Please copy out exactly the lines below, everything from the one containing "At what distance from" down to the end, and nothing else.

INFORMATION GIVEN:
※ ※ ※

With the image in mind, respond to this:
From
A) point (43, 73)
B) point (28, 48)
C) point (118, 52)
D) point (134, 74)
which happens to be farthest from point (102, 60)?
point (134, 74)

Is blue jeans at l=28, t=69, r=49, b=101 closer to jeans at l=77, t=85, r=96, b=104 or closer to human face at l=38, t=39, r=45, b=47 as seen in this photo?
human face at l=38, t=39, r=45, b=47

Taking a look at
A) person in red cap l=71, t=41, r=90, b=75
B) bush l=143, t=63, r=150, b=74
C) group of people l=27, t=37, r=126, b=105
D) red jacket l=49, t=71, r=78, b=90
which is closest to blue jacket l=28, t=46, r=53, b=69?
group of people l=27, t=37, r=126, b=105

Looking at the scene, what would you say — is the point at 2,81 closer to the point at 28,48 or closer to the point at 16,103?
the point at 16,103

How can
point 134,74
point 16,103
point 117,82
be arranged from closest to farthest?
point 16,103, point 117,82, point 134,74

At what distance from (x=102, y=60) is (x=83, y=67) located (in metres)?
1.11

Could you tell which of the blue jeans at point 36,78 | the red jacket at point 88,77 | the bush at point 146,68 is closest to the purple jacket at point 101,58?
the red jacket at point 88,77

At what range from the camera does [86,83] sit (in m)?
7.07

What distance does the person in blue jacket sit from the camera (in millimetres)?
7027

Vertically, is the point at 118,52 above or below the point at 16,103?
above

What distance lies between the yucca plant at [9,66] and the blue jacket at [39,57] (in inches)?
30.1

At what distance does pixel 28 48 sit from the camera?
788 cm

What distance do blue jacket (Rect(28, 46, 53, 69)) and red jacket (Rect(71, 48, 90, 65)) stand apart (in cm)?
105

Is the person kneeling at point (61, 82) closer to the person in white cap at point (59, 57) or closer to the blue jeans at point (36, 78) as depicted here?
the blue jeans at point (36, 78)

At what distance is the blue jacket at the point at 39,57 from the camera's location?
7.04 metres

※ ※ ※

RESPONSE TO THE EXERCISE:
At what distance from (x=102, y=60) is (x=83, y=67) located (in metres)?
1.11

Could you tell which of the blue jeans at point 36,78 | the red jacket at point 88,77 | the bush at point 146,68 is closest to the purple jacket at point 101,58?
the red jacket at point 88,77

At what range from the camera does [86,83] sit (in m)?
7.07

What distance does the person in blue jacket sit from the camera (in millimetres)?
7027

Vertically, is the point at 118,52 above or below the point at 16,103?
above

What distance lies between the yucca plant at [9,66] and the blue jacket at [39,57] (in inches)?
30.1

At what distance does pixel 28 48 sit from the camera?
788 cm

What distance do blue jacket (Rect(28, 46, 53, 69)) and red jacket (Rect(71, 48, 90, 65)) stand apart (in cm)?
105

Is the person kneeling at point (61, 82) closer to the person in white cap at point (59, 57) or closer to the blue jeans at point (36, 78) as depicted here?
the blue jeans at point (36, 78)

At what distance is the blue jacket at the point at 39,57 from the camera's location?
7.04 metres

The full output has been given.